Strange Highways
- First (limited) edition
- Author: Dean Koontz
- Cover artist: Phil Parks
- Language: English
- Genre: Horror, suspense
- Publisher: Cemetery Dance Publications, Warner
- Publication date: 1995
- Publication place: United States
- Media type: Print (hardback & paperback)

= Strange Highways (short story collection) =

Book by Dean Koontz

Strange Highways is a collection of 12 short stories and two novels by American author Dean Koontz, released in May 1995. Four of the stories are revised from their originals. A British edition of the book (without the novella Chase) was previously issued by Headline in April 1995. It was nominated for the Bram Stoker Award for Best Fiction Collection.

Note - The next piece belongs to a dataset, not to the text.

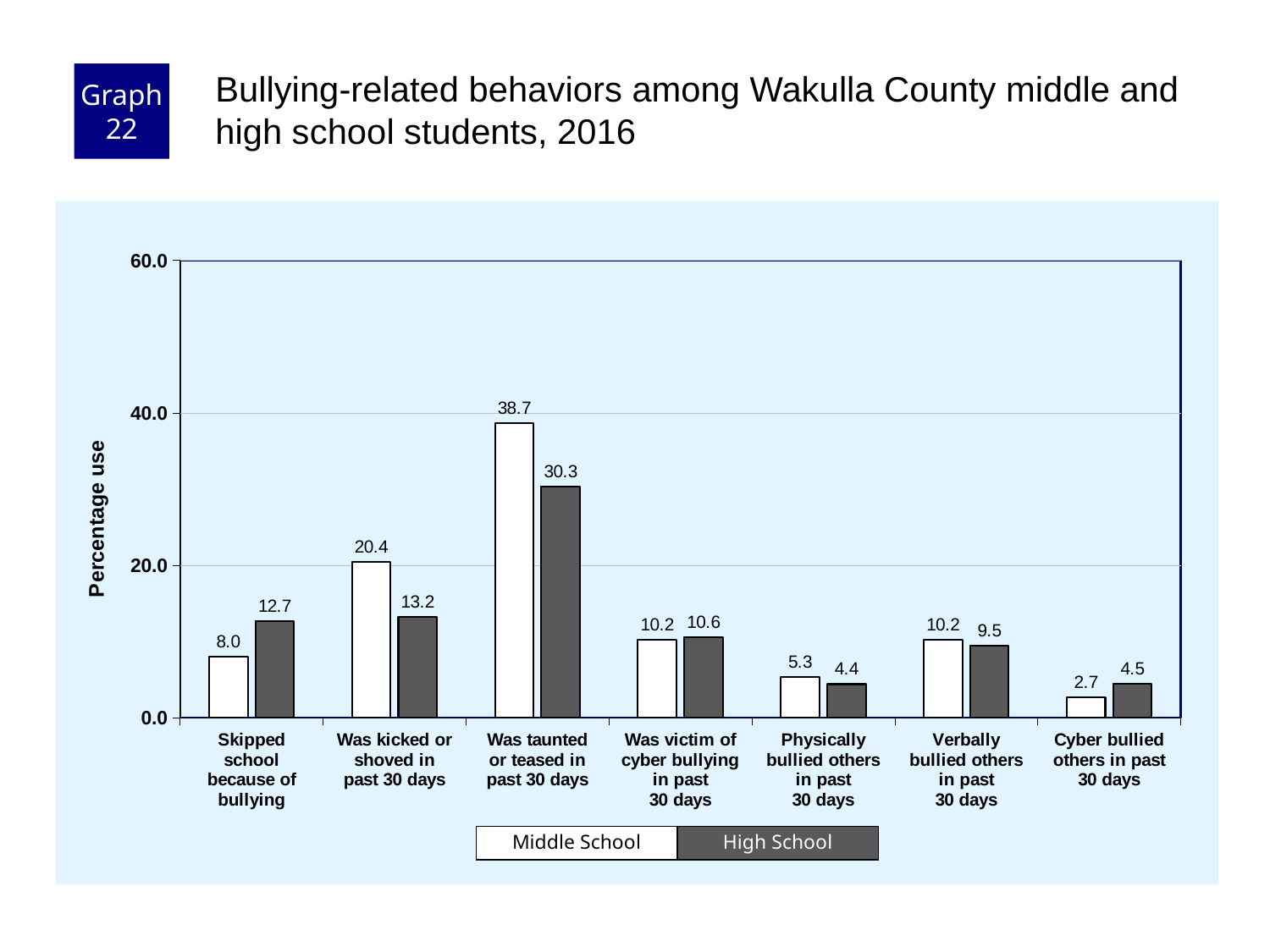
What is the label of the y axis? Percentage use What is the difference between the Middle School and High School values for 'Was taunted or teased in past 30 days'? 8.4 What is the Middle School value for 'Was taunted or teased in past 30 days'? 38.7 Is the High School value for 'Was taunted or teased in past 30 days' greater or less than 20.0? greater Which category has the lowest Middle School value? Cyber bullied others in past 30 days Which is larger for 'Was kicked or shoved in past 30 days': the Middle School value or the High School value? Middle School What is the High School value for 'Skipped school because of bullying'? 12.7 How many categories are shown on the x axis? 7 Which category has the highest Middle School value? Was taunted or teased in past 30 days What kind of chart is shown on the slide? Bar chart What is the High School value for 'Cyber bullied others in past 30 days'? 4.5 How many series does the legend list? 2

Cemetery Dance Publications printed a limited edition hardcover of the book (ISBN 1-881475-15-8). It was slipcased and limited to 750 signed and numbered copies.

==Content==

- "Strange Highways" (novel): a failed author returns to his hometown after many years to attend his father's funeral, only to find himself suddenly and inexplicably thrust back through time to relive a traumatic event from his past, and possibly to find redemption. In the introduction, Koontz lists the Centralia, Pennsylvania, mine fire as an inspiration for this story.
- "The Black Pumpkin": a twelve-year-old boy tries to stop his sadistic older brother from buying a monstrous-looking pumpkin from a creepy pumpkin carver, but to no avail. That night, the frightening truth about the pumpkin and its carver is revealed.
- "Miss Attila the Hun": A bizarre alien lifeform tries to take over the planet, and the only thing in its way is a schoolteacher known as Miss Atilla the Hun.
- "Down in the Darkness": after a couple buys a new house, the husband discovers a mysterious door that seems to appear and disappear at will. When he goes through it, he discovers a horrifying secret.
- "Ollie's Hands": a young man with extraordinary psychic abilities and his tragic attempt to pursue a relationship with a woman whose life he saves. [Revised version]
- "Snatcher": a loathsome purse snatcher steals a purse from a strange old woman, only to find out too late that there was far more to her (and her purse) than met the eye.
- "Trapped": a woman and her son trying to fend off an attack by giant, mutated rats.
- "Bruno": a private eye meets a "probability cop" from another dimension, and together they hunt down a dangerous alien. [Revised version]
- "We Three": three siblings with special powers eliminate the rest of mankind, thinking that they're the "new race", but soon one of them is pregnant with a creature even more powerful who just might eliminate them. [Revised version]
- "Hardshell": a wounded cop stalks a killer through an abandoned warehouse, but there's more to this seemingly stereotypical situation than meets the eye.
- "Kittens": the first short story Koontz ever sold. An abused girl learns the horrible truth about God "taking her kittens to Heaven", and she devises an even more horrible revenge. [Revised version]
- "The Night of the Storm": a group of intelligent robots go on a hunting trip in the woods, where they learn that the myth of "human beings" may not be a myth after all.
- "Twilight of the Dawn": a devout atheist who finds his lack of faith challenged in the wake of his son's painful death from cancer.
- "Chase" (novella): A Vietnam war hero goes on the hunt for a murderous criminal.